___ Source extract ___
I couldn’t heal myself though. I didn’t even have the strength to stop hating the one(s) who had done evil to my family. To be honest, I wanted to heal, but I also wanted to keep hating the evil doers. Hate, however, doesn’t produce healing and I lacked the ability to stop hating my enemies. This meant relying on the very God I was angry with, the one I had been belligerent to for so many months. Although He hadn’t changed the circumstances, I knew He could change me in spite of these circumstances. I also knew, I needed His forgiveness of my own sins and His strength to forgive others. What I needed most, was His redeeming love and unending grace to resurrect all that had died within me.

Today is Easter. Today, churches all over the world will be flooded with increased attendance. In fact, for some people, today is the only day (or one of two days) they attend church annually. Some churches will put on theatrical shows that include at least one church member, dressed as Jesus, coming out of a cardboard”tomb” while their praise and worship team leads the congregation in “Glorious Day” by Casting Crowns (Bleeker, M., Mark Hall, J. 2009, Be Essential Songs/My Refuge Music) or an outdated hymn such as “Christ Arose” by Robert Lowry. (1874) Little girls may don pink chiffon ruffled dresses with delicate white sweaters and matching patent leather buckle shoes. Little boys may be dressed in cream or light blue colored suits that their mothers are praying they keep clean long enough to get that one family picture captured. Some little girls and women may wear flowery hats. Men may wear that one suit that hangs in their closet the rest of the year and only comes out for weddings, funerals or this one specific Sunday.

Sanctuaries will be decorated with fresh Easter lillies. If there is a wooden cross on display, it will likely have a white cloth draped across it. Communion will be offered during many services today. “He is not here, for He has risen” will most likely be spoken in at least 90% of the sermons preached today also. “He is risen” will also be posted and overload many social media sites. Afterall, from a Christian stand point, today isn’t just Easter, it’s Resurrection Sunday. Today is the day the stone was rolled away. This is the day Christians celebrate Jesus rising from His grave and conquering death. This is also the day some pastors rely on the Easter story to bring salvation to the unsaved.
___
▸ Given request A: According to the Easter reflection, why did the writer have to rely on the God they had been angry with? Answer in one to three sentences.
▸ Given request B: Write the next part of the Easter reflection, starting after its final sentence.
___ Data ___
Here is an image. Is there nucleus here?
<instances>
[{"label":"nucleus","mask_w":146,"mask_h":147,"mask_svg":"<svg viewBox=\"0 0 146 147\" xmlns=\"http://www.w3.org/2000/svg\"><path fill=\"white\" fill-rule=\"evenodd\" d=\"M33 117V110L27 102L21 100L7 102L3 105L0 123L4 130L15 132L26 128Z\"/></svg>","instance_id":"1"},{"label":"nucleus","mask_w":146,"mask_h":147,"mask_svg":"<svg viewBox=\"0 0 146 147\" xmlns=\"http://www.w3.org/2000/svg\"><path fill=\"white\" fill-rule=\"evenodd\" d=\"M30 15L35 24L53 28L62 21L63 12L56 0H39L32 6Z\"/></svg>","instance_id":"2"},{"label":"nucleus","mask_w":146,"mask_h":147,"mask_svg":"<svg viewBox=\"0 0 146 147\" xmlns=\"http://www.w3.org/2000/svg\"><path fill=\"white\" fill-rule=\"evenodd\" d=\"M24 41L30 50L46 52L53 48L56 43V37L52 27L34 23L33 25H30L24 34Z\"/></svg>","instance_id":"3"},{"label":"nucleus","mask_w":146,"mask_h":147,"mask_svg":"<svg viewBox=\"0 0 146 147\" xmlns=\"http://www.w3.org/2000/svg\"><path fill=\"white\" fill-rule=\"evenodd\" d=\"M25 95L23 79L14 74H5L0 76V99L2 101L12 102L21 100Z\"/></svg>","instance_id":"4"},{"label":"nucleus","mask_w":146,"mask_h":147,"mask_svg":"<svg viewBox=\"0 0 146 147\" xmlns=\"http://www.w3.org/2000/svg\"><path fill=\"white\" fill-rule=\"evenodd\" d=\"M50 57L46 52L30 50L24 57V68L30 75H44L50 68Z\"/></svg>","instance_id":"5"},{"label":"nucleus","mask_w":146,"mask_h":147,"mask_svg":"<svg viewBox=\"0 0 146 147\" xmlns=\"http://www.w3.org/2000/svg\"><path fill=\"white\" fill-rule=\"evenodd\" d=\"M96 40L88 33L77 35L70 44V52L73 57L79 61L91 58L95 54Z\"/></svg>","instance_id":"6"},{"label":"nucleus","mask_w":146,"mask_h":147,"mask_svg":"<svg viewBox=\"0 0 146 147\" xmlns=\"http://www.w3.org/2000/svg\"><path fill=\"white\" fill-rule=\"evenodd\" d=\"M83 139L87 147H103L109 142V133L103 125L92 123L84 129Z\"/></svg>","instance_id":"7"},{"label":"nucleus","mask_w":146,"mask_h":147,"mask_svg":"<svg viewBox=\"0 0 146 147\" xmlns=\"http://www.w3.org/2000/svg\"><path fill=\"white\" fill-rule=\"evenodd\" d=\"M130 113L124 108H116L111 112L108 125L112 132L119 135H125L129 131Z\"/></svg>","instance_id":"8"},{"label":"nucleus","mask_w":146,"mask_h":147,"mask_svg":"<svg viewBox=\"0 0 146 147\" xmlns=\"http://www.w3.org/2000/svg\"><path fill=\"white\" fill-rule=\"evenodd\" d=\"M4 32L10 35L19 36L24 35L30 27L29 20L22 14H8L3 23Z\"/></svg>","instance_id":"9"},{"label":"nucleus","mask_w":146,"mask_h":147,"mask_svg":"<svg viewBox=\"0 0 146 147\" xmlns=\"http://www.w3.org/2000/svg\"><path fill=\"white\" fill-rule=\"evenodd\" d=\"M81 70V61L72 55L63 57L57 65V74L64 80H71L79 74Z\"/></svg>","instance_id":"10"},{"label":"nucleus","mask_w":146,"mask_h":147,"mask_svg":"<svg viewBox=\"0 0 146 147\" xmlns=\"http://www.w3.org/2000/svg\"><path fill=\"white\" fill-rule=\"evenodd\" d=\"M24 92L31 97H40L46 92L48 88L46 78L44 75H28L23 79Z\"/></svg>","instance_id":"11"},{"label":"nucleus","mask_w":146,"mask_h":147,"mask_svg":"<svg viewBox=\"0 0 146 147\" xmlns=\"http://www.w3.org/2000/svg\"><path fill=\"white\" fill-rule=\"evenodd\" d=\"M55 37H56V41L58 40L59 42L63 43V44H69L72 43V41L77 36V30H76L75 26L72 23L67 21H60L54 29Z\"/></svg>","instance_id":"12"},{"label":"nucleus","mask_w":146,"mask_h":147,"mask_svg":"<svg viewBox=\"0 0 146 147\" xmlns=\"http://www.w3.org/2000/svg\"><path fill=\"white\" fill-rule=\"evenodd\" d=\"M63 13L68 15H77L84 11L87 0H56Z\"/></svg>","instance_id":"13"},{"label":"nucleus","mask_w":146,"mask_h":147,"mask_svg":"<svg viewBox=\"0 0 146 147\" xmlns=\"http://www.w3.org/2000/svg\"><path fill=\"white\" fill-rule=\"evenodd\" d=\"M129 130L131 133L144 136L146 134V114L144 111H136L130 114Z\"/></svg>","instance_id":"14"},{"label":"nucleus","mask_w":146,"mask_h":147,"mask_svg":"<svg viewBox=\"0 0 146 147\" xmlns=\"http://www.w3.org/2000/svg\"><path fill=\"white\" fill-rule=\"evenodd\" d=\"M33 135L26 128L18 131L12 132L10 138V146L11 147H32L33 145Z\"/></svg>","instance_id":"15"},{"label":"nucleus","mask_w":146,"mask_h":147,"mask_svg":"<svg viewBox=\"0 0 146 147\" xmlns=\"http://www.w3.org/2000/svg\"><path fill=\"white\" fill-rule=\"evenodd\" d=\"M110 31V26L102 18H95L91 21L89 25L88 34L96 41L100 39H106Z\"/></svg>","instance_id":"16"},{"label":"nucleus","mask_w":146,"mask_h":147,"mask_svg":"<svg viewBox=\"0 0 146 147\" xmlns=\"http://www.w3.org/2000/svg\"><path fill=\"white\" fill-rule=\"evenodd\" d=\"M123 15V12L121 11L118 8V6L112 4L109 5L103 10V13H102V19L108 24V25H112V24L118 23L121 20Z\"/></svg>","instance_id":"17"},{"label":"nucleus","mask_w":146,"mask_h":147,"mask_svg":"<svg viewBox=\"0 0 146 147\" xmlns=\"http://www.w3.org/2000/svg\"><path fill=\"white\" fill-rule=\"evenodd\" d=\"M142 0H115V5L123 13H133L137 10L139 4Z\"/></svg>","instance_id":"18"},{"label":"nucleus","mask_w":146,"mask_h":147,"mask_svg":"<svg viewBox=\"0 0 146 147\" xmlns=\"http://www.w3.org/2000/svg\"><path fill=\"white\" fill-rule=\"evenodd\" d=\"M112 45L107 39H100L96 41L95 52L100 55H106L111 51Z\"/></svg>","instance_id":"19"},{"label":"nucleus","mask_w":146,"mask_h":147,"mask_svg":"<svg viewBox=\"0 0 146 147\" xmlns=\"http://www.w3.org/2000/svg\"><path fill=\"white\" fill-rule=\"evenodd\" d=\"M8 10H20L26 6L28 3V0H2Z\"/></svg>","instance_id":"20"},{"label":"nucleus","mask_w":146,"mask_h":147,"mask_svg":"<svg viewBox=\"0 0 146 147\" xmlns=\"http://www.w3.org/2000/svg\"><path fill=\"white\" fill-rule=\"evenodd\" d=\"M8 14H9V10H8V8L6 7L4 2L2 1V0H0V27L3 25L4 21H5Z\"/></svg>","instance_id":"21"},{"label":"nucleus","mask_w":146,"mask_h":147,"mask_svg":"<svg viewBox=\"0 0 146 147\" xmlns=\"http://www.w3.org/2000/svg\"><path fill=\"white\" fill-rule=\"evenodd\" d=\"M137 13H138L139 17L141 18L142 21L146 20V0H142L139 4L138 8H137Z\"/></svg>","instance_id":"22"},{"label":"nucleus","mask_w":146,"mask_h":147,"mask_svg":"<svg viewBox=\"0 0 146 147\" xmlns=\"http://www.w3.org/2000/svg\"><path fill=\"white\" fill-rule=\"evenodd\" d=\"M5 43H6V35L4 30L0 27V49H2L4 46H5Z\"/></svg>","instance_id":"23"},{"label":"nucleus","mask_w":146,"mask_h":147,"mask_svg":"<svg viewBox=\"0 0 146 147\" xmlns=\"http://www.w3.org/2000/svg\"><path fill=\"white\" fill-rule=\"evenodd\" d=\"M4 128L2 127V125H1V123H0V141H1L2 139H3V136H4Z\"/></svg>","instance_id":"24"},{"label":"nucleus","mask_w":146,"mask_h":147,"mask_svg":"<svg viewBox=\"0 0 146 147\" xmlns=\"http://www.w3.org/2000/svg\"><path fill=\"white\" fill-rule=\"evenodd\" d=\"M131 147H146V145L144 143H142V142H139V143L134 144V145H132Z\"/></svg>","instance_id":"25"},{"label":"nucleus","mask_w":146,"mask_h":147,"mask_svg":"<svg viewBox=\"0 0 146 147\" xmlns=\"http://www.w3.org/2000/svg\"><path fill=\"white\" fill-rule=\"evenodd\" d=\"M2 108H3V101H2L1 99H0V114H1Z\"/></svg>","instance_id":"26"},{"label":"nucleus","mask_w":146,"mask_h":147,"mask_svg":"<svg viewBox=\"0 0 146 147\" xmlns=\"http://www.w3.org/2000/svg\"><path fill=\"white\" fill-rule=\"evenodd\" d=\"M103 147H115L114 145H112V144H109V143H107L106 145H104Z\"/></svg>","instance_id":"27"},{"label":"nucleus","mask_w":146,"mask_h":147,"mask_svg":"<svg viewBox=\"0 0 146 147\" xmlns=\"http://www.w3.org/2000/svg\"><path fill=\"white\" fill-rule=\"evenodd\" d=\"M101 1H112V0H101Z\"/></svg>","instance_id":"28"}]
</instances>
___
▸ Exercise answer A: The writer wanted to heal, but hate does not produce healing, and they lacked the ability to stop hating the ones who had done evil to their family. They needed God's forgiveness of their own sins and His strength to forgive others, which meant depending on Him even though He had not changed the circumstances.

▸ Exercise answer B:
But…

Resurrection Sunday was not the first time Jesus had conquered death, nor is it the first resurrection mentioned in the Bible. In 1 Kings chapter 17, the prophet Elijah brings a woman’s son back to life. In the New Testament, Jesus brought Jarius’ daughter back to life and called Lazarus out of his grave after he had been dead for four days. Throughout the Bible, God has shown His resurrection power time again over human life and over our dead circumstances too. The book of Jeremiah prophesies His promise to restore or “resurrect” Jerusalem’s ruins. Daniel fasted for a promise from God that seemed “dead” but in Chapter 10 we read Gabriel telling Daniel that this promise will happen in “days yet to come.” (Daniel 10:14) Humanly speaking, Sarah, Hannah and even the woman who’s son Elijah resurrected all had “dead” wombs. Yet God brought life into them allowing each of them to become pregnant and bring sons into this world. All these situations seemed fatal and hopeless, yet God resurrected what was “dead” in each circumstance.

As grateful as I am for Christ’s death and resurrection, my favorite resurrection story comes from the book of Ezekiel. This is because it gives a visual of what a resurrection looks like. In chapter 37, we find the prophet walking amongst a valley of dry bones while engaging in conversation with God. During this conversation, God asks Ezekiel this question; “Son of man, can these bones live?” (verse 3a) Ezekiel responds with the perfect example of belief in God’s resurrecting power. Ezekiel replied; “…God, You know.” (verse 3b) God then tells Ezekiel to speak these bones. I’m just gonna get real for a minute and say, if I ever find myself walking in a valley of dry bones and hear God tell me to speak to them, I am confident I would ask “You want me to do what?” at least three times, just to ensure I heard God correctly. That’s of course after I got over being completely creeped out from walking in a valley of dry bones. (Feel free to insert a “laugh out loud” response now.)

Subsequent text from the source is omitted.